- **Document segment**:
------------------------------------
7 tips to beat the post strikes

We’re told the strikes at Royal Mail are hitting small businesses hard but we also know that SMEs are at the powerhouse of innovation. Should we really rely on the post for the smooth running of our operations?

28th October 2009 at 1:46 pm

The following 7 ideas may help your business avoid disruption during the postal strikes. They won’t apply to all businesses, but I hope they’ll give food for thought.

1. Ditch the cheque. The new Faster Payments service is easy and it works. Even BACS payments only take three days. Ask your clients to pay you electronically – offer them support if they’ve not done it before. Electronic payments are cheaper and faster for all concerned. If your bank don’t help you switch away from the cheque ditch them too – they don’t deserve your custom.

2. Talk to a courier firm. Couriers are more expensive than first class it’s true, but what is your product worth to your customer? Why not give them the choice of a guaranteed delivery for a little more cash. If shipping lots of low value items is your bread and butter this isn’t likely to be an option, but people know that the supply chain is disrupted and will respect you for offering alternatives.
------------------------------------
- **Request 1**: How long does the post strikes article say BACS payments take?
- **Request 2**: Write the next part of the post strikes article, picking up after its last sentence.
The lines after this play no part in any of the tasks.

- **Provided material**:
------------------------------------
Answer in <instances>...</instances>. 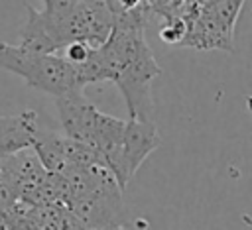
------------------------------------
- **Task result 1**: Only three days.

- **Task result 2**:
3. Compensate your customers for a disrupted service. It’s all about taking control. Some subscription magazines have opened up free access to their online content to compensate print subscribers for delayed delivery. Think of low value solutions that could mean a lot to your customers. If word gets out it could be great publicity and will put you ahead of the competition.

4. Send documents electronically. PDF is a great format for securely exchanging documents with people, and it doesn’t need to cost a thing. There are free PDF tools available to download which will create PDF files from any application (see www.cutepdf.com). If a document needs to be signed will the recipient accept a scanned copy? Scanners are cheap and will output in a variety of file formats (including PDF) ready for you to email.

5. If you’re sending out marketing material by post consider changing to an online/email campaign. The web is awash with ideas about using social networking and web 2 applications for marketing and it doesn’t need to be costly and time consuming.  Ask a designer to help you develop a simple HTML email campaign or blog and twitter about your services. If you’re smart the results can be instant and powerful.

6. Study your supply chain. If you send products locally can you deliver in person or invite customers to collect from you direct? Again everyone knows there’s a strike on and people will respect you for giving them options. It could be a great way of building stronger relationships with your clients. If you ship a lot of “stuff” long distances have you considered a distributor? With great economies of scale they can secure better prices with carriers other than Royal Mail and it might free up your precious time to work on new business.

7. Relax! In this “just in time” world everyone wants everything now. However if you have a good relationship with your customers and are honest with them, you might find them to be more compassionate and forgiving than you would expect.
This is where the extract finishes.